The rationale behind the split season—which was a brainstorm courtesy of Fox Home Video…and in their heads, anything is a brainstorm—was that in splitting up seasons it would make the shows more affordable (they took this for a test drive with the second season of Lost in Space). Again, I’m skeptical of their motives here, but I’ll accept the argument. The only problem with this is that in splitting Mason’s third season it’s not accomplished the directive of making the sets cheaper. They’re selling Season 3, Volume 1 for the same price as they sold the previous split seasons—even though Season 3, Volume 1 has fewer episodes!

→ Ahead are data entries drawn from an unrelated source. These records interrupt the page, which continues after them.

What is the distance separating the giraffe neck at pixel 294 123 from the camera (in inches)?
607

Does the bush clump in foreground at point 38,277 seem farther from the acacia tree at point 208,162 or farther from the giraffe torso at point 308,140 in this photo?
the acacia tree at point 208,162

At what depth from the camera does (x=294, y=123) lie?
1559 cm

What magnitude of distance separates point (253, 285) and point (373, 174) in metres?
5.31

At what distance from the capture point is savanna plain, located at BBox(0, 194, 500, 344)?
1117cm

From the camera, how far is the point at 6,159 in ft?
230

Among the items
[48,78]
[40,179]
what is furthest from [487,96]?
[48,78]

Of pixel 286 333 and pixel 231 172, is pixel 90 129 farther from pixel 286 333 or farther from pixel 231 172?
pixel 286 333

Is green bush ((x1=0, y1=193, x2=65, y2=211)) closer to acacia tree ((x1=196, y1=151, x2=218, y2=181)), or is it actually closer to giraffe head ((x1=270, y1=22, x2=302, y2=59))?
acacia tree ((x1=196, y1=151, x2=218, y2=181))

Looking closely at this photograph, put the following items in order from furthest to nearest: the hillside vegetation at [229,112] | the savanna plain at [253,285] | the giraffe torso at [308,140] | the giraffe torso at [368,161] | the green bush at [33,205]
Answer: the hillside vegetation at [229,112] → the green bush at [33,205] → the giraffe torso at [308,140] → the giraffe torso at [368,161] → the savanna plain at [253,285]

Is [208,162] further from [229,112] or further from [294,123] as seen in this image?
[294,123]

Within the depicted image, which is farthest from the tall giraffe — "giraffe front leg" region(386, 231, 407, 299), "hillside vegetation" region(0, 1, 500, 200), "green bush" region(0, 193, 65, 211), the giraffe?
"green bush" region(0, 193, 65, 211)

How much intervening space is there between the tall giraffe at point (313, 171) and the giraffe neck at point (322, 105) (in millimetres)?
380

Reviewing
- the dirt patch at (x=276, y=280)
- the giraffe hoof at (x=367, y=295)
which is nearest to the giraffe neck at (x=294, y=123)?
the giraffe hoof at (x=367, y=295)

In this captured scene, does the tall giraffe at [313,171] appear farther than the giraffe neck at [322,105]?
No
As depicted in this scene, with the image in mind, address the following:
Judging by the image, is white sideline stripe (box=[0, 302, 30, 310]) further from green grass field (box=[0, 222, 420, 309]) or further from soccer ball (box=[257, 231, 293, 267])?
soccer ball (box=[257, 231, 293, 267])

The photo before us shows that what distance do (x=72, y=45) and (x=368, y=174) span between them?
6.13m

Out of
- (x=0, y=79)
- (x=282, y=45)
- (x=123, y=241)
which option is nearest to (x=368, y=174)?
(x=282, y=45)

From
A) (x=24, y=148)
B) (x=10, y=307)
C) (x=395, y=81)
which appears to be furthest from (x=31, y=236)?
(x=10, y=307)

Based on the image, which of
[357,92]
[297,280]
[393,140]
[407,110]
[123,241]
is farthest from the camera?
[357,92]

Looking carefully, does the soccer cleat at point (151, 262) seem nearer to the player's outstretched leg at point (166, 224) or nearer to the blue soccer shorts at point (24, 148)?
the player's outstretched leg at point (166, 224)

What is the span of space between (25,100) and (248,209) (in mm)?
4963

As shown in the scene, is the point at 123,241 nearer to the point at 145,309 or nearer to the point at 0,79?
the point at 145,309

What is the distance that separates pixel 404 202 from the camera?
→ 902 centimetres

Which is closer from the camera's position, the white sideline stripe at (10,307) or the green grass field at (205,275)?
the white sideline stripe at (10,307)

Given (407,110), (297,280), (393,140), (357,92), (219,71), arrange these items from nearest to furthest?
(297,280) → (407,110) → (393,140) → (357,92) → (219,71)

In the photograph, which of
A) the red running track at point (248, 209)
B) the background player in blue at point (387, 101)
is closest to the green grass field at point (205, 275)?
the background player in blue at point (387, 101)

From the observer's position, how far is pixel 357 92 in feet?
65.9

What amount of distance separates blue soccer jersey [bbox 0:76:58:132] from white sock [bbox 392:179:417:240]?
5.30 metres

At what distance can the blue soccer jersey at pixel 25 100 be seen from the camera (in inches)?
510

Now, I’m a fan of Perry Mason and had fully intended to buy the third season…but now, I’m not so sure. If I do purchase it later on down the road, I’m certainly going to wait to see if there’s a price dip (Amazon.com has it for $34.99) or if there’s a chance of getting a used copy at a decent price on eBay. Now that my rant is over, I do want to point out that Season 3, Volume 2 is due out on December 2nd, which will make a nice overpriced Christmas gift for the Raymond Burr fan in your family.
Also due out on the same date is Cannon: Season 1, Volume 2—containing the remaining 11 episodes of the debut season. Rick Brooks, of course, will be happy to hear about this release but after watching a few reruns on RTN (where the show ran weekday afternoons before the channel’s forced decision to go Universal) I decided I could wait on this one. (Cannon featured twenty-four episodes in its first season—another example of the split-season concept escaping from its creators and turning on the consumers.)
The following week, CBS/Paramount saddles up with two of their popular series in their franchise of Westerns: Rawhide: Season 3, Volume 2 will feature the remaining thirteen episodes (this is gettin’ monotonous!) from the 1960-61 season. Gunsmoke: Season 3, Volume 1 will be released in tandem with Rawhide—twenty episodes in all (of course, since Gunsmoke was still a half-hour at this time, that means you’re getting the equivalent of ten hour-long episodes—the biggest rip-off yet).
(Long sigh) I don’t know what to tell you. Jesse did the same things CBS/Paramount is doing, and they called him a bandit. Must have been the bandanna.